I ran owncloud briefly. File syncing performance was terrible. You really
don't want to write your file synchronization service as an afterthought
inside a PHP application.

I ran seafile for a while, but I don't like their security story. The authors
have said some things that show they are a little out of their depth when it
comes to crypto. Also, last I checked they had no good story for running
multiple server in parallel, and the data on the server is not accessible as
regular files. Also, written in C, and there are very few people I trust to
write C without nuking my security.

I ran git-annex. Joey Hess is doing a good job with that project, but I think
the symlink-oriented architecture is just not good enough. "Direct mode" is
supposed to avoid symlinks, but direct mode seems much less stable, and it
still exposes symlinks when you have data that's only partially synced. Too
many apps do bad things when you give them symlinks. Also, I like Haskell the
language, but Haskell the toolchain sucks hard, and I gave up trying to build
git-annex from source to play with it.

Now I'm running syncthing and I have to say I've been pleasantly surprised. I
had passed on them earlier due to reports of performance problems, but since
the 0.9 release performance is much improved. The global discovery is
particularly nice. I have two servers and two laptops all synchronizing with
each other. One server is publicly reachable, the other is inside a LAN only
accessible when I'm inside. It does the right thing whether I'm home inside
the LAN, where I get fast sync with the local server. It does the right thing
when I'm away, synchronizing with the publicly addressable server, which then
transitively synchronizes with the LAN server.

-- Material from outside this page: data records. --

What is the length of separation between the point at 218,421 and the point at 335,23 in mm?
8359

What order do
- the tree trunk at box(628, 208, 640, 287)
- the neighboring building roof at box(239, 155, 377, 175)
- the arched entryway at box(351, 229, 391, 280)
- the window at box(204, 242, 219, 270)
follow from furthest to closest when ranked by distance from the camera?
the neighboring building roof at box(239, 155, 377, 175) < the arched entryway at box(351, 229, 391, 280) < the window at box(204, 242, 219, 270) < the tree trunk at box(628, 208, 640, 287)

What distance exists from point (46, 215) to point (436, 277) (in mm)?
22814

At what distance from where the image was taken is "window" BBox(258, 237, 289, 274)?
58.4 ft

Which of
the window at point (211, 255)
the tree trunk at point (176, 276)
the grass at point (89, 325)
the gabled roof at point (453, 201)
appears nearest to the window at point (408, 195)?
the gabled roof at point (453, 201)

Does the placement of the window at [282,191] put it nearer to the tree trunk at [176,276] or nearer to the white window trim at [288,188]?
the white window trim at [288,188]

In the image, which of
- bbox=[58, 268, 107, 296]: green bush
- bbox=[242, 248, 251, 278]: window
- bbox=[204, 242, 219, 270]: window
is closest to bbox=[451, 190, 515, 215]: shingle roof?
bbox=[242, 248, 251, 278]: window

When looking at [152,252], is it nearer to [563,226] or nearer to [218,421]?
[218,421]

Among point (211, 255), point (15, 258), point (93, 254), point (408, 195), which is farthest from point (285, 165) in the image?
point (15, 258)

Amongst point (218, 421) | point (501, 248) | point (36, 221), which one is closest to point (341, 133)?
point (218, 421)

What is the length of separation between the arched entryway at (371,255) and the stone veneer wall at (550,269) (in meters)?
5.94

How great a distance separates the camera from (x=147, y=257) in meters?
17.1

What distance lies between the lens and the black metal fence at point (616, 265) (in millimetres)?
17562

It's written in Go, so I'm less worried about buffer overrun shenanigans. It
uses the stock Go SSL stack, so no worrying about weird hand-rolled transport
and authentication protocols. And authentication is clear and simple: every
client has a cert, the client's name is the cert's fingerprint. No certificate
authorities.

Syncthing has some versioning support, but I decided to use bup instead for
belt-and-suspenders. So all my synced files are also snapshotted by bup every
ten minutes on both servers.

------
nvk
I will only come back to Dropbox when I can have client-side encryption.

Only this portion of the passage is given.